• WHAT TO WORK ON: List every abbreviation that the abstract below introduces in parentheses, with the full term it stands for.

• SUPPLIED PASSAGE:
════════

Inositol 1,4,5-trisphosphate receptor type-1 in granule cells, not in Purkinje cells, regulates the dendritic morphology of Purkinje cells through brain-derived neurotrophic factor production

Here, we show that cultured Purkinje cells from inositol 1,4,5-trisphosphate receptor type 1 knock-out (IP(3)R1KO) mice exhibited abnormal dendritic morphology. Interestingly, despite the huge amount of IP(3)R1 expression in Purkinje cells, IP(3)R1 in granule cells, not in the Purkinje cells, was responsible for the shape of Purkinje cell dendrites. We also found that BDNF application rescued the dendritic abnormality of IP(3)R1KO Purkinje cells, and that the increase in BDNF expression in response to activation of AMPA receptor (AMPAR) and metabotropic glutamate receptor (mGluR) was impaired in IP(3)R1KO cerebellar granule cells. In addition, we observed abnormalities in the dendritic morphology of Purkinje cells and in the ultrastructure of parallel fiber-Purkinje cell (PF-PC) synapses in IP(3)R1KO mice in vivo. We concluded that activation of AMPAR and mGluR increases BDNF expression through IP(3)R1-mediated signaling in cerebellar granule cells, which contributes to the dendritic outgrowth of Purkinje cells intercellularly, possibly by modifying PF-PC synaptic efficacy.

════════

• EXCERPTED RECORDS:
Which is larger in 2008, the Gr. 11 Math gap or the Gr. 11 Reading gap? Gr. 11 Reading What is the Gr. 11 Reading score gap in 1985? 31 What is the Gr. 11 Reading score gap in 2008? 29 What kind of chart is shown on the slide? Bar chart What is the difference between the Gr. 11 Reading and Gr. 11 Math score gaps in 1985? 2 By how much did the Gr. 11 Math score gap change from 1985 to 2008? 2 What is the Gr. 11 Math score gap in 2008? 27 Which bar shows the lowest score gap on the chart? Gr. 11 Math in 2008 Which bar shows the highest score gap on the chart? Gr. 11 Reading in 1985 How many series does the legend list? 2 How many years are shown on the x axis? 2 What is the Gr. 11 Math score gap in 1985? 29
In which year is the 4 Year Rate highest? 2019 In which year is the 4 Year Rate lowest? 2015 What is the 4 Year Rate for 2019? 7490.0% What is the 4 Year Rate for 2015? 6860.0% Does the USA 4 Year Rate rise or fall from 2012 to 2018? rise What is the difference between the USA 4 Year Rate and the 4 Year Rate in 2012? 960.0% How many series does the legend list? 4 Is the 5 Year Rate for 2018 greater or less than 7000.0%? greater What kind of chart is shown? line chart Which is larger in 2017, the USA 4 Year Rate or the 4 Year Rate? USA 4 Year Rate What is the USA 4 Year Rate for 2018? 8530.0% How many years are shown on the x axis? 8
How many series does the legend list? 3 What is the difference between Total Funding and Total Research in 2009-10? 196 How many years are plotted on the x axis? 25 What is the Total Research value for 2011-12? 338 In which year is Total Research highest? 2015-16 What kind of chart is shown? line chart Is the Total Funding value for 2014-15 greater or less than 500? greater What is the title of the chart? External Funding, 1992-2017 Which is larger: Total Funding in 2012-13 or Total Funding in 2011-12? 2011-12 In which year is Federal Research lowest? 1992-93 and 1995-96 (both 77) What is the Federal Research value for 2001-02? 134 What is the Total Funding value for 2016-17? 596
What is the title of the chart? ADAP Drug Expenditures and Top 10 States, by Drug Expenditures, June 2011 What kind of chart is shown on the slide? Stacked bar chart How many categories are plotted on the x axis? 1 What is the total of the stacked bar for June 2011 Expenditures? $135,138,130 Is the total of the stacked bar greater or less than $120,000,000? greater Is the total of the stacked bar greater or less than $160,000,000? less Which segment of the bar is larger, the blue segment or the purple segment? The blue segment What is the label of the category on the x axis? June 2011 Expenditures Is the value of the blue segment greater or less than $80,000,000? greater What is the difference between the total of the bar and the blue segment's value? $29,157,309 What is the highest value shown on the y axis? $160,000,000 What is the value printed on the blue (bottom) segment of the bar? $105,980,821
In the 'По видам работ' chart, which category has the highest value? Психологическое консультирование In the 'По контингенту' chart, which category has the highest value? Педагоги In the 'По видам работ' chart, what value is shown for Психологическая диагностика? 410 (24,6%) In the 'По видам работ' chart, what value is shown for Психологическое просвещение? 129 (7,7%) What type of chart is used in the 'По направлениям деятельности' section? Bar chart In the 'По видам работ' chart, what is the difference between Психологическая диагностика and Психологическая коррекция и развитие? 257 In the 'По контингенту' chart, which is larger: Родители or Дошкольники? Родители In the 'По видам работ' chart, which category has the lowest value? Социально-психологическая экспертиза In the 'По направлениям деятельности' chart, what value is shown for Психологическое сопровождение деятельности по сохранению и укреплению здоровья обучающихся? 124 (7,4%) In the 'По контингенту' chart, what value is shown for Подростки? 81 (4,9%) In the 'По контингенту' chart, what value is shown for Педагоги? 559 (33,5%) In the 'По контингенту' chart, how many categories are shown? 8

════════

• SOLUTION FOR THIS EXERCISE:
- IP(3)R1KO: inositol 1,4,5-trisphosphate receptor type 1 knock-out
- AMPAR: AMPA receptor
- mGluR: metabotropic glutamate receptor
- PF-PC: parallel fiber-Purkinje cell